Why Facebook Never Goes Down: The Two Systems Behind 3 Billion Users
Most engineers never study LogDevice and RocksDB. Here is why they should.
Every time you open Facebook, something extraordinary happens behind the scenes.
Three billion people are doing the exact same thing at the same time. Posting. Scrolling. Messaging. Watching. And somehow the whole thing just works. No crashes. No waiting. No downtime.
The answer is not more servers. It is not a bigger database. It is a fundamental design decision that most engineers never think about until their system is already on fire.
Meta treats reads and writes as two completely separate problems.

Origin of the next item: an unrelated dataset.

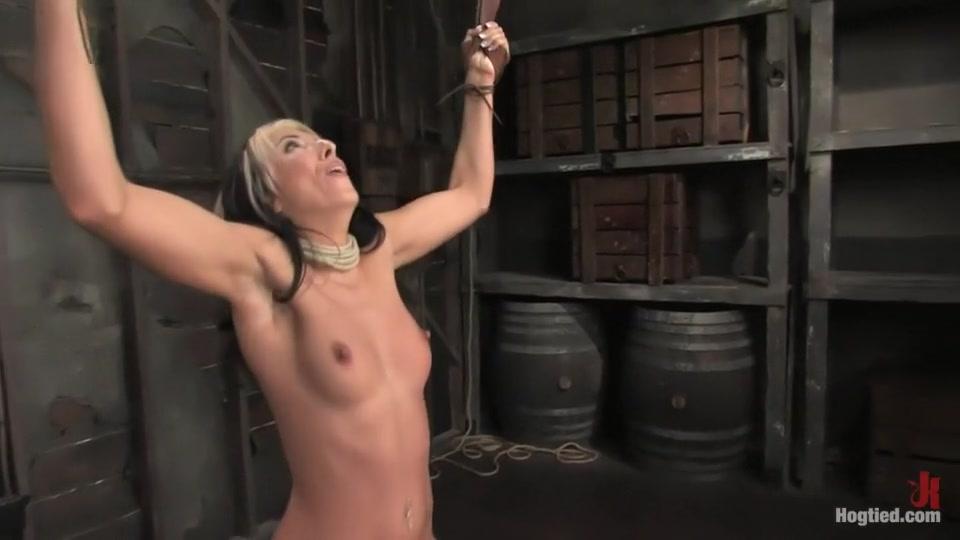 fuck sucking slave wearing wifes Nude gallery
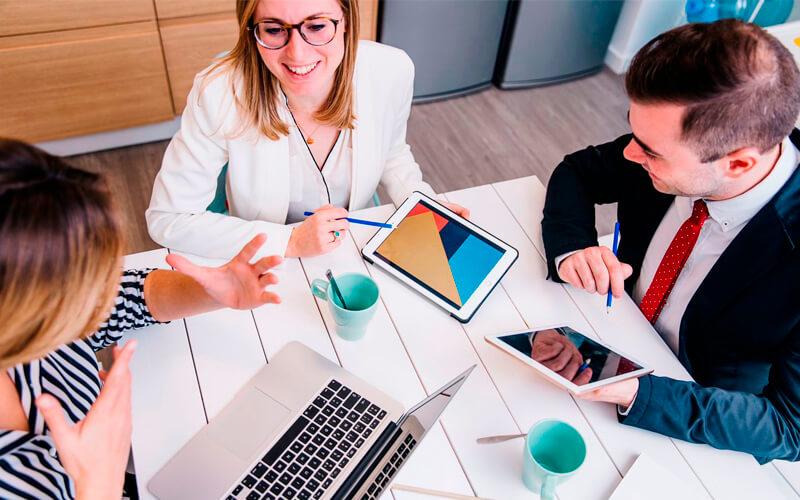 7 estrategias de customer service para conquistar a tus clientes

In most systems, reads and writes share the same path. The same database handles both. Which means when one gets busy, the other suffers. Your users are trying to load their feed while your pipeline is ingesting millions of new events at the same time. They are fighting over the same resources. And under load, everybody loses.
Most engineers respond to this by adding memory, scaling horizontally, or upgrading their database tier. None of that fixes the actual problem. Because the actual problem is architectural, not operational.
Meta solved it by building two completely different systems from scratch.
LOGDEVICE: BUILT FOR WRITES ONLY
LogDevice is Meta’s distributed log storage system. It was designed with one purpose: ingest data at massive speed without ever slowing down.
Every like, every message, every video view, every backend sensor ping across three billion users - LogDevice takes it all in. It uses a log-structured approach which means it writes data sequentially rather than randomly jumping around the disk. Sequential writes are dramatically faster than random writes. That is not an accident. That is a deliberate design choice made specifically to maximize write throughput.
LogDevice does not care about reads. It was never designed to serve reads efficiently. That is the point. By giving up on reads entirely, it becomes extraordinarily good at the one thing it was built for.
Most engineers designing their first production system try to pick one database that handles everything. LogDevice is the proof that this instinct, while understandable, is wrong at scale.
ROCKSDB: BUILT FOR READS WITH SURGICAL PRECISION
RocksDB started as Google’s LevelDB. Meta took it, rebuilt it, and open sourced it in 2013. Today it powers systems at Facebook, LinkedIn, Yahoo, Twitter, and hundreds of other companies running at scale.
The reason Meta built RocksDB instead of using an existing solution is the same reason they built LogDevice. Nothing on the market gave them the control they needed.
RocksDB is an embeddable key-value store that lets you tune read and write performance independently at the instance level. This is the part most engineers miss.
You can deploy one RocksDB instance configured entirely for fast point lookups optimized for the read patterns of a news feed where you need to retrieve a specific user’s data in milliseconds. You deploy another instance configured for high write throughput - optimized for the ingestion patterns of an analytics pipeline processing billions of events. Same underlying technology. Completely different configurations. Completely different jobs.
They never compete for the same resources because they were never meant to run the same workload.
RocksDB also uses a data structure called an LSM tree - Log Structured Merge tree which batches writes in memory and flushes them to disk in sorted order. This makes writes fast and keeps related data physically close together on disk. When you request data, the disk has to seek less to find it. Less seeking means faster reads. Meta takes this even further by pre-arranging the most frequently accessed bytes so they are physically adjacent on disk. The result is a feed that loads in milliseconds regardless of how many people are using it simultaneously.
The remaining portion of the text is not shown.